Staunton, August 17 – Many people assume that the high levels of support that Russians express for the Putin regime now shows them to be by nature authoritarian. Others, citing poll data only a few years old, say that Russians are naturally democratic but are too oppressed by the security services or bamboozled by government propaganda to express that view now.
But there is a third possibility, one that is more probable and ultimately more worrisome: Russians have such a long history of not having an impact on government decisions that they view politics as something alien to them and thus do not have the firm commitment to either democracy or authoritarianism despite what all too many assume.
Instead, like the figure in W.H. Auden’s poem, “The Unknown Citizen,” who was for one thing when the government decided to go in that direction and in another when the government changes course, Russians shift from one position to another as the government changes, often indifferent to what the changes are.
On the one hand, that means that there is not the reservoir of support for democracy that many among Russian opposition figures and Western analysts and policy makers assume.

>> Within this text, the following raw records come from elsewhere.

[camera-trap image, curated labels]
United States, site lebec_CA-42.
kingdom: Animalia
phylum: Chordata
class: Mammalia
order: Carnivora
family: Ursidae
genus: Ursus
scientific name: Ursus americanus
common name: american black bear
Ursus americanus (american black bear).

But on the other, it means that there is not the commitment to authoritarianism that some in the Kremlin would like either.
That makes Russian politics more susceptible to radical and even unexpected shifts, and it means that those who want to promote democracy have a far harder task than they assume because while it is relatively easy for authoritarian governments to suppress the population, it is far harder for democratic ones to involve the people in ways that will make them committed.

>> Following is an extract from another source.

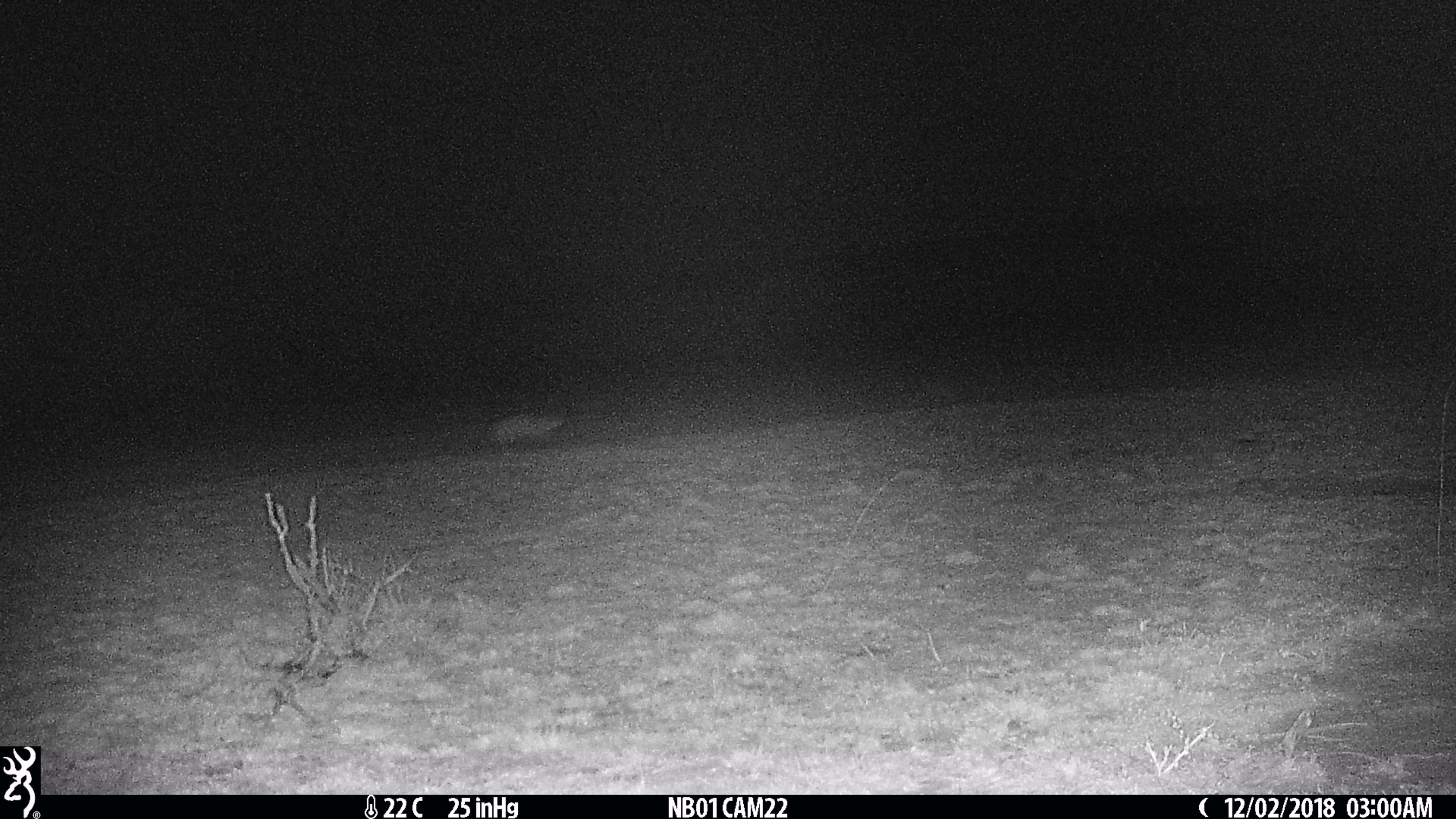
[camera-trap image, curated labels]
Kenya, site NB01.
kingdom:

At the very least, this perspective should serve as a warning to all those who are all too ready to accept declarations that a former Russian authoritarian is now a Russian democrat as well as to all those who assume that someone with an authoritarian past cannot become a democrat.

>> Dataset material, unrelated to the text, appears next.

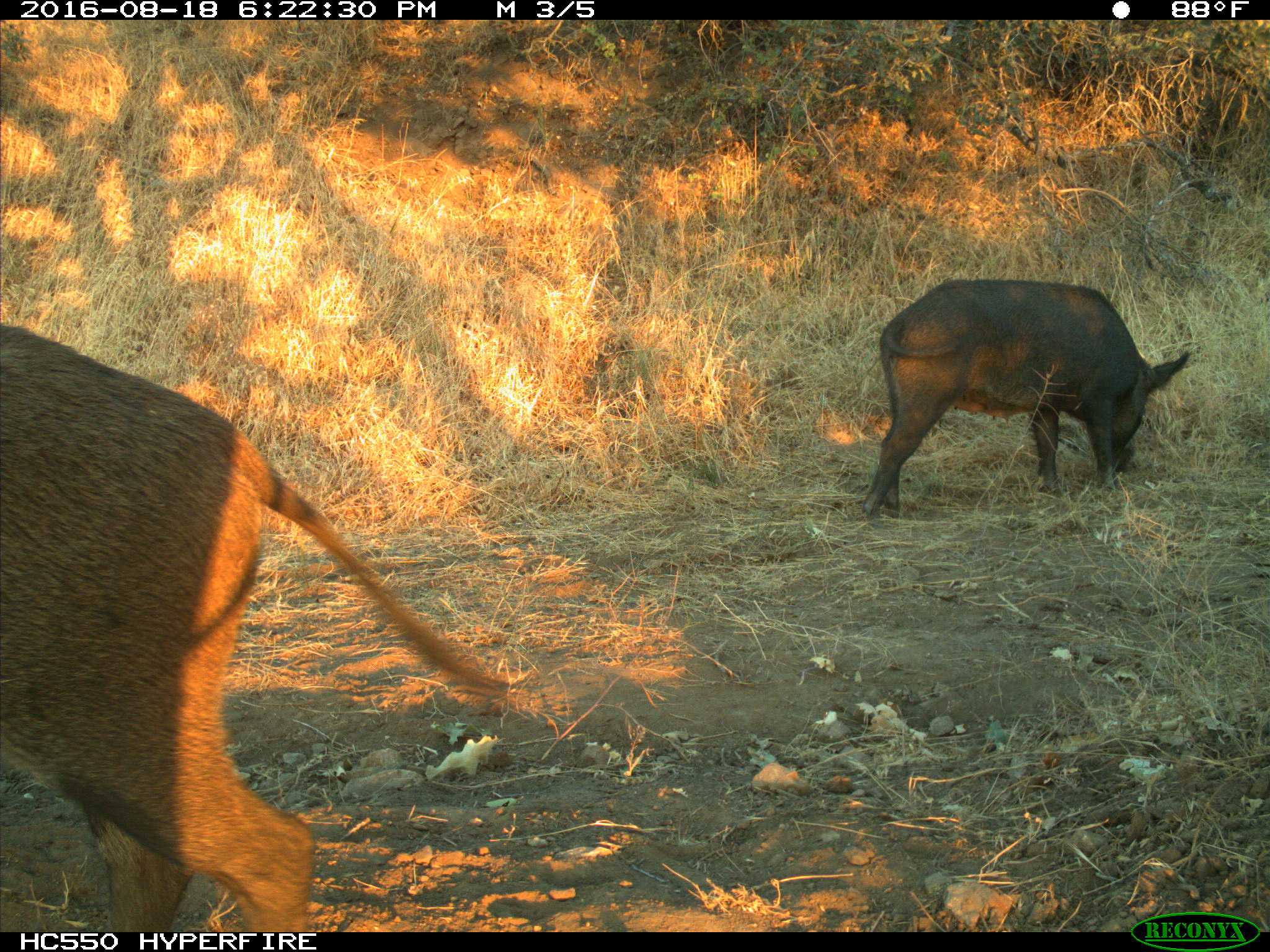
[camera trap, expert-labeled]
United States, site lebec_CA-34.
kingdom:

Those reflections are among those provoked by a new commentary Pavel Pryannikov offers on his Tolkovatel blog today showing that “five years ago a majority of Russians called themselves democrats and liberals,” something relatively few of them would do today (ttolk.ru/?p=24565).
The Tolkovatel blogger suggests on the basis of an analysis of polling data from five years ago that the extent of the change in declared positions from 2010 to 2015 means that “it will be easy to overcome the current trend of society toward obscurantism arising under the influence of television propaganda.”
But the very “ease” he points to suggests something else Pryannikov doesn’t mention: it may be just as easy to transform that set of views back into authoritarianism once again unless there is an effort to involve people in government rather than simply getting them to change the labels they are prepared to give sociologists.